▸ PROVIDED RECORDS
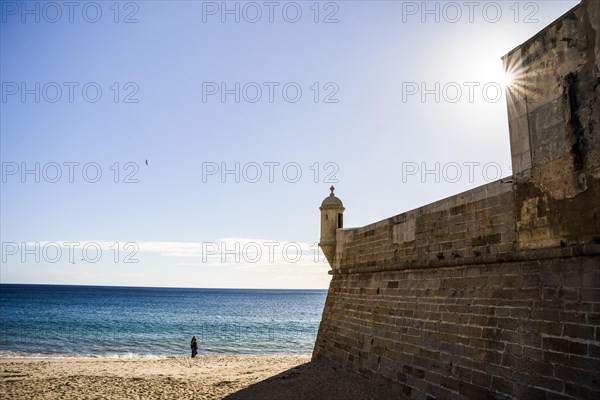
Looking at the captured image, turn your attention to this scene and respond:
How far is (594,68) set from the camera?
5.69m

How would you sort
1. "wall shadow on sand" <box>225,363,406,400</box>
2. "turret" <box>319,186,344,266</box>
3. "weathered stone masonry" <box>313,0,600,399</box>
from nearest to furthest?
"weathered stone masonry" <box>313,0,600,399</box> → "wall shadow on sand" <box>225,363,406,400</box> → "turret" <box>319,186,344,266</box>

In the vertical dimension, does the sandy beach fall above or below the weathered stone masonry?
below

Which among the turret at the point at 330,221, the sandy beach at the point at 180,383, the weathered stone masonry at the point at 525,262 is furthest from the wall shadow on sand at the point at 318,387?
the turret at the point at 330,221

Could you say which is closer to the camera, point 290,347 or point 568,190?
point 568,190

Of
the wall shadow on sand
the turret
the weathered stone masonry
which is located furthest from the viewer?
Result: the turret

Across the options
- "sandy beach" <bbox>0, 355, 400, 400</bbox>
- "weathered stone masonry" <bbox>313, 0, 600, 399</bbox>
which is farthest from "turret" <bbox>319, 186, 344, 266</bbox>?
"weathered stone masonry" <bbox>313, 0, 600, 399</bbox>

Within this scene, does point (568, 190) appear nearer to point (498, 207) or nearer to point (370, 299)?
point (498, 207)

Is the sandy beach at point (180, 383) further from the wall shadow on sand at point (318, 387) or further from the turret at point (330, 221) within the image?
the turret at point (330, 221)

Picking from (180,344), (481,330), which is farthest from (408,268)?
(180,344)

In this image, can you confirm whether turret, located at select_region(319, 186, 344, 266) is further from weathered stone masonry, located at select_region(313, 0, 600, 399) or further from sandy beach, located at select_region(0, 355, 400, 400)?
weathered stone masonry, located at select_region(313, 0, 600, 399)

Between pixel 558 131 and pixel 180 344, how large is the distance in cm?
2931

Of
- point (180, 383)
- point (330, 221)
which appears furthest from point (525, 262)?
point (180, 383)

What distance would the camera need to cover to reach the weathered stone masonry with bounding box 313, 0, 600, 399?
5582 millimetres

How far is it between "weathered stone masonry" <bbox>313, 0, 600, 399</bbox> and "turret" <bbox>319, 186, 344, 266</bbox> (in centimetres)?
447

▸ SHORT TASK
Rewrite the stretch from the line containing "What distance would" through the end of the records, requests included, and increase every distance given in the answers by 31.

▸ ANSWER TO THE PROBLEM
What distance would the camera need to cover to reach the weathered stone masonry with bounding box 313, 0, 600, 399?
5613 millimetres

How far is it between "weathered stone masonry" <bbox>313, 0, 600, 399</bbox> and "turret" <bbox>319, 186, 344, 266</bbox> (in centimetres)?
478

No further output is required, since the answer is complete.